En qué consiste:
Responde estas preguntas sobre el hilo acerca de Morgen y Vormittag:
1. Según Ju-lia, ¿qué franja horaria abarca "Vormittag"?
2. En su último mensaje, ¿qué categoría gramatical asigna Azrael_1 a "der Morgen"?
3. ¿Qué palabra dice AlbinWorld que no conocía?

Fragmento seleccionado:
::::::
# Morgen vs Vormittag



## Azrael_1

Hola.
¿Cuándo es mejor usar *Vormittag* y cuándo *Morgen*?
Vielen Dank im Voraus.


----------



## AlbinWorld

Yo tenía entendido que mañana (el próximo día) es Morgen, y "por la mañana" es "morgen", pero para decir "mañana por la mañana" dicen "Morgen früh" (mañana temprano) ... no conocía la palabra Vormittag, pero parece lógico que hace referencia a "por la mañana".


----------



## Ju-lia

"Vormittag" es el tiempo  desde ~ 9 : 00  hasta  ~ 12 :00


----------



## Azrael_1

AlbinWorld said:


> Yo tenía entendido que mañana (el próximo día) es *m*orgen, y "por la mañana" es "*M*orgen", pero para decir "mañana por la mañana" dicen "*m*orgen früh" (mañana temprano) ... no conocía la palabra Vormittag, pero parece lógico que hace referencia a "por la mañana".


Por favor, corríjanme si me equivoco:
*
m*orgen = (adverbio) mañana, el siguiente día. z.B. morgen ist Mittwoch, bis *m*orgen.
der *M*orgen = (sustantivo) la mañana. z.B. heute *M*orgen war ich zu Hause. Am *M*orgen habe ich einen Termin.
::::::
Elementos de una fuente de datos
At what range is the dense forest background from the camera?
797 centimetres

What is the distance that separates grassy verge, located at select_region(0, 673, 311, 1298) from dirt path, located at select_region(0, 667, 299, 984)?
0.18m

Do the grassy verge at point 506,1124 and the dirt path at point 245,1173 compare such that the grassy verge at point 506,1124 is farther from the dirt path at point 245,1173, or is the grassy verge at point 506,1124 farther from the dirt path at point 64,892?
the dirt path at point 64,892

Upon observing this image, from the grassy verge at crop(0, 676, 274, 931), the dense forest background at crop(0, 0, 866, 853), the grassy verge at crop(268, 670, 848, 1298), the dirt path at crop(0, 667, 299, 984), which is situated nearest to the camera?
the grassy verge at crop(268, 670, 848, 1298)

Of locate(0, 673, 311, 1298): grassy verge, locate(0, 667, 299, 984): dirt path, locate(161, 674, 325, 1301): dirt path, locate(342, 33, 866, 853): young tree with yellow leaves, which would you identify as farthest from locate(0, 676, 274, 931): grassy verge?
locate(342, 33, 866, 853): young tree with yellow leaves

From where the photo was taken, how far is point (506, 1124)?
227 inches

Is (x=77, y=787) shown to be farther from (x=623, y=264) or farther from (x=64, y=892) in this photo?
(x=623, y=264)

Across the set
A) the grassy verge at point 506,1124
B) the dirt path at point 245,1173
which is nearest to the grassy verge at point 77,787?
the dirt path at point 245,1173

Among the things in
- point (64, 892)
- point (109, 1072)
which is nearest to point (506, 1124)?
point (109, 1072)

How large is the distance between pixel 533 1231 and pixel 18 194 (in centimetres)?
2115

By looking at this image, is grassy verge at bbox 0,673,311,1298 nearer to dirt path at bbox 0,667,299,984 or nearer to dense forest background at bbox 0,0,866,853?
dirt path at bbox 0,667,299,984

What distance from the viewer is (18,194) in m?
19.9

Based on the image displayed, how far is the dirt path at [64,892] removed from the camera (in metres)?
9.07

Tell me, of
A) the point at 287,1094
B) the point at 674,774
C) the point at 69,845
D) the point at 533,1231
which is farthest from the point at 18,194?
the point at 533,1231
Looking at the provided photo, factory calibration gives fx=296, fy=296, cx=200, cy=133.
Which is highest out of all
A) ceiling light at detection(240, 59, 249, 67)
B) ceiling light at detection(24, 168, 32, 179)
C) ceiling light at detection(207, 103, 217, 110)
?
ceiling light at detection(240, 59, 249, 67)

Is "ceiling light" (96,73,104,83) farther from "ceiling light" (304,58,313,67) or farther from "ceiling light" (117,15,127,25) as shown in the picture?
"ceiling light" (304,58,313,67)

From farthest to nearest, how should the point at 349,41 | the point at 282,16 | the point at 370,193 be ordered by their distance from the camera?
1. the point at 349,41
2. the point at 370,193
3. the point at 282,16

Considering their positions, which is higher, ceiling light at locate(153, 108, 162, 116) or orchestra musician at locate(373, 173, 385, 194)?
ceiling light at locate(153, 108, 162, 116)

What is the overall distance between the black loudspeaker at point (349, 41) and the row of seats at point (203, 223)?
::::::
Resultado esperado:
1. Desde aproximadamente las 9:00 hasta aproximadamente las 12:00.
2. Sustantivo, con el significado de "la mañana".
3. Vormittag.